• _Exercise prompt_
Take the entries below and reproduce exactly the portion that begins at the line containing "Somebody once said" and ends at the line containing "OTOBÜS ŞOFÖRÜ ÇILDIRDI!", keeping both ends, dropping pictures, and adding nothing else.

• _Exercise materials_
···

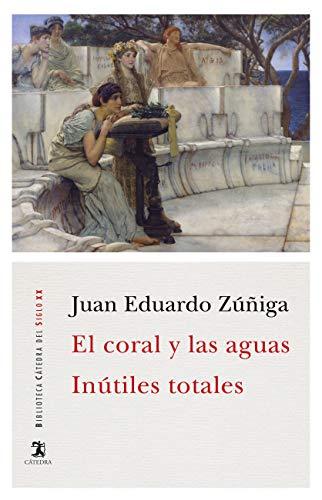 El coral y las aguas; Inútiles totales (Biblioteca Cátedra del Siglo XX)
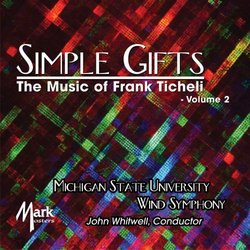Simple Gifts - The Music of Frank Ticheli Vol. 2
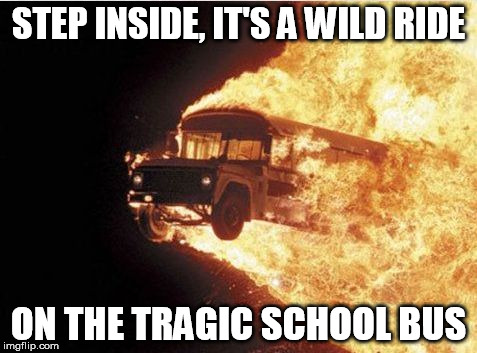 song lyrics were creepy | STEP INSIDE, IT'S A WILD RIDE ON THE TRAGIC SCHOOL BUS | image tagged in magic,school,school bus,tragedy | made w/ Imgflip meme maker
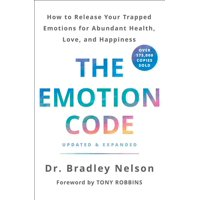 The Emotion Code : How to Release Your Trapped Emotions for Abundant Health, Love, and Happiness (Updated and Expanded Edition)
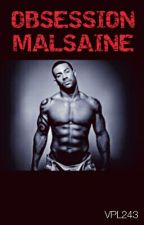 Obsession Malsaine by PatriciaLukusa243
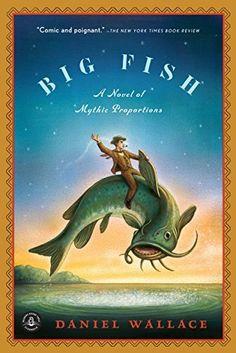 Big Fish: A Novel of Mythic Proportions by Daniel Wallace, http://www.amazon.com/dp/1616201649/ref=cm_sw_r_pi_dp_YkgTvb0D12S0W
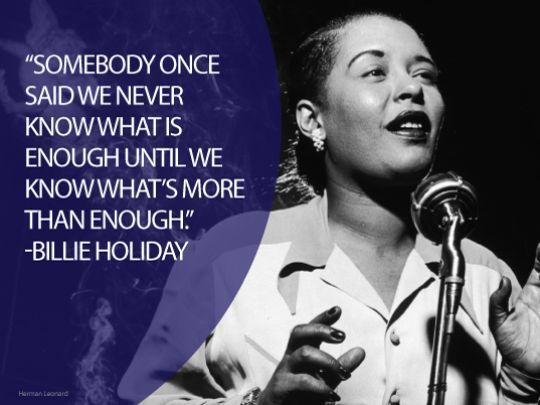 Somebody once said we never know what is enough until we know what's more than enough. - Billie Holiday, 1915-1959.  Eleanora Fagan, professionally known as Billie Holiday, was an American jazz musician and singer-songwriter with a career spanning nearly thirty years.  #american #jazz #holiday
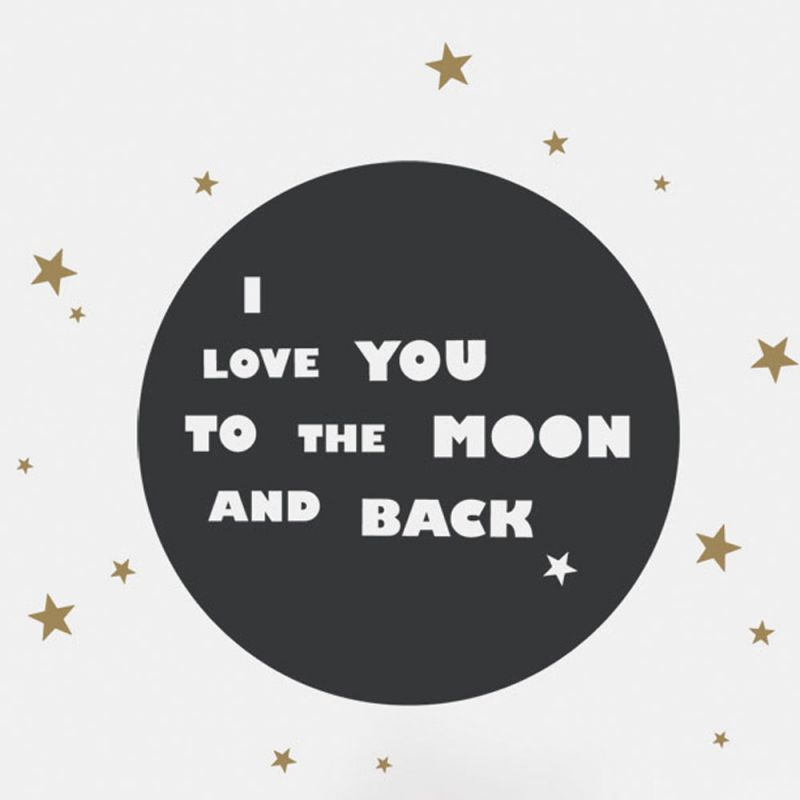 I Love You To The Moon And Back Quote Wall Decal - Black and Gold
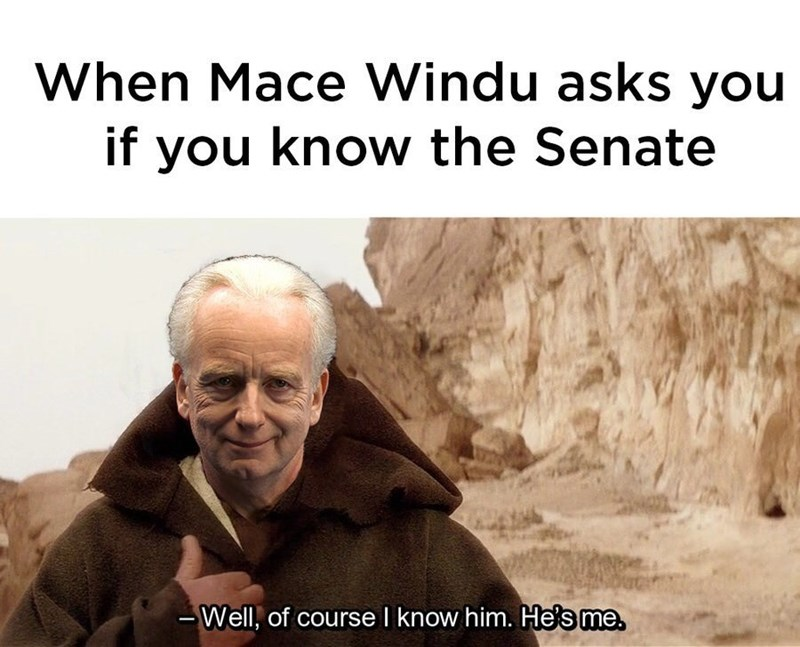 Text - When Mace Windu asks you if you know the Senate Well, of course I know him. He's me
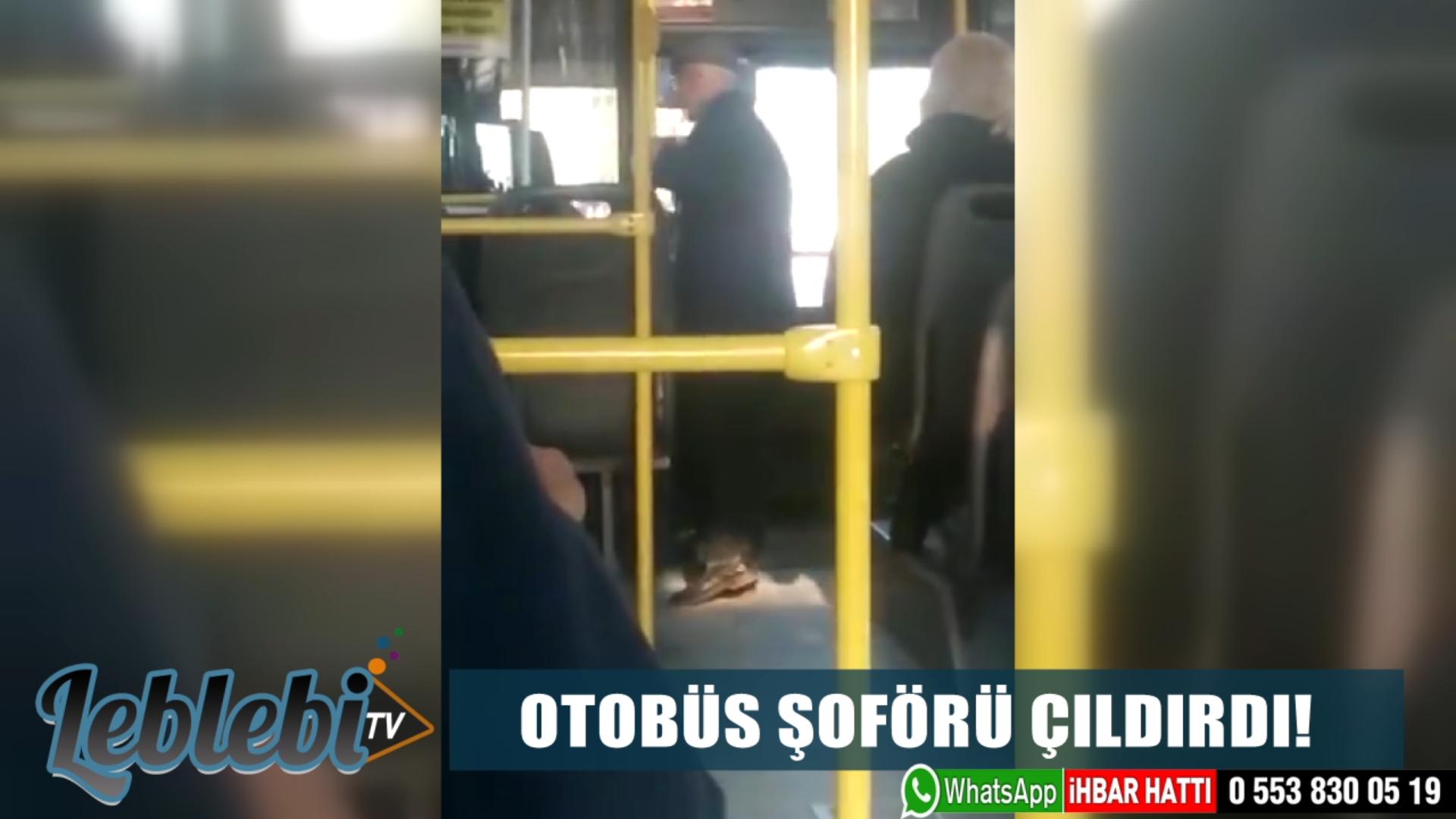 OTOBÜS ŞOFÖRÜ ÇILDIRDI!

···

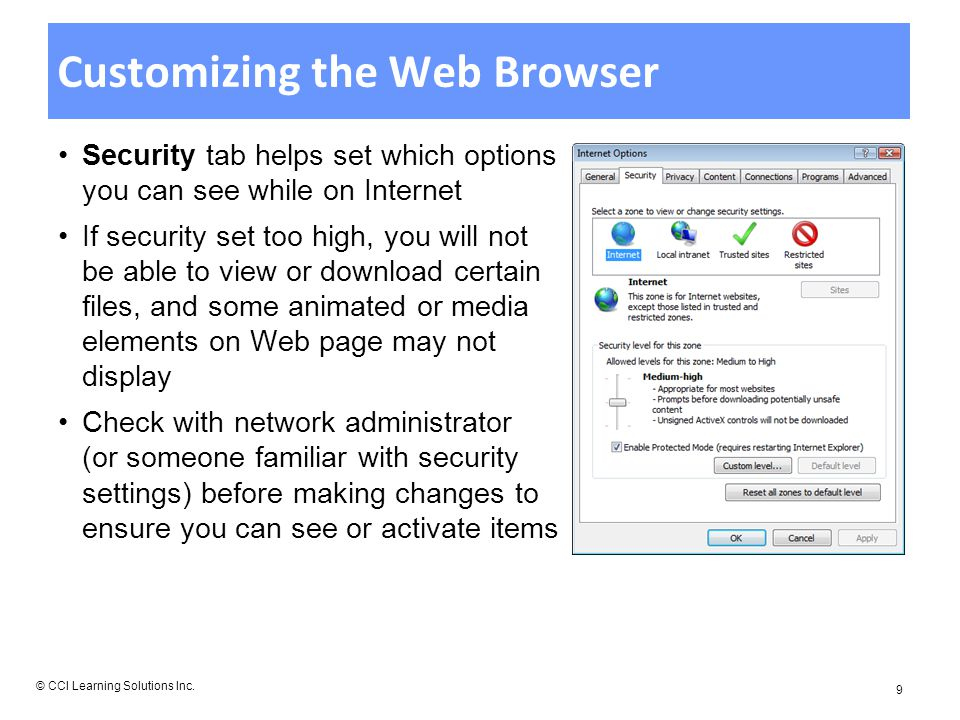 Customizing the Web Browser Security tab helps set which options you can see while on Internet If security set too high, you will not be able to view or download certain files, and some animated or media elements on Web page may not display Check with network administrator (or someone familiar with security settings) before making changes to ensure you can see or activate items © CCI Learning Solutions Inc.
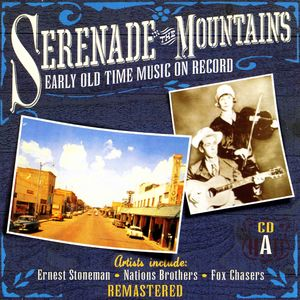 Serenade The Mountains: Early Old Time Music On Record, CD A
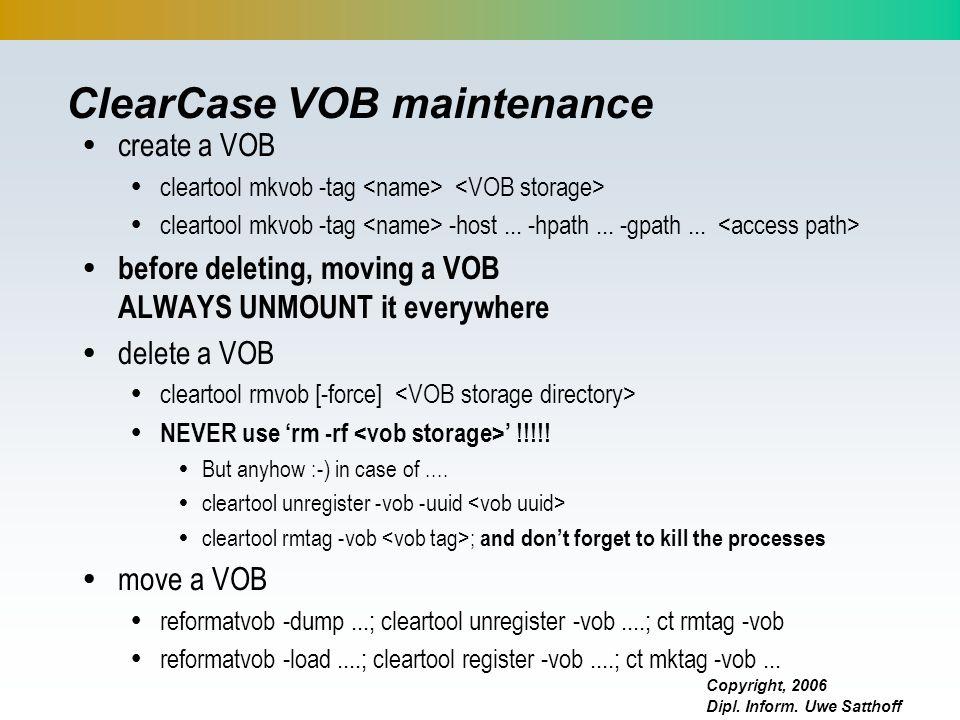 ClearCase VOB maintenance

···

• _Solution for this exercise_
 Somebody once said we never know what is enough until we know what's more than enough. - Billie Holiday, 1915-1959.  Eleanora Fagan, professionally known as Billie Holiday, was an American jazz musician and singer-songwriter with a career spanning nearly thirty years.  #american #jazz #holiday
 I Love You To The Moon And Back Quote Wall Decal - Black and Gold
 Text - When Mace Windu asks you if you know the Senate Well, of course I know him. He's me
 OTOBÜS ŞOFÖRÜ ÇILDIRDI!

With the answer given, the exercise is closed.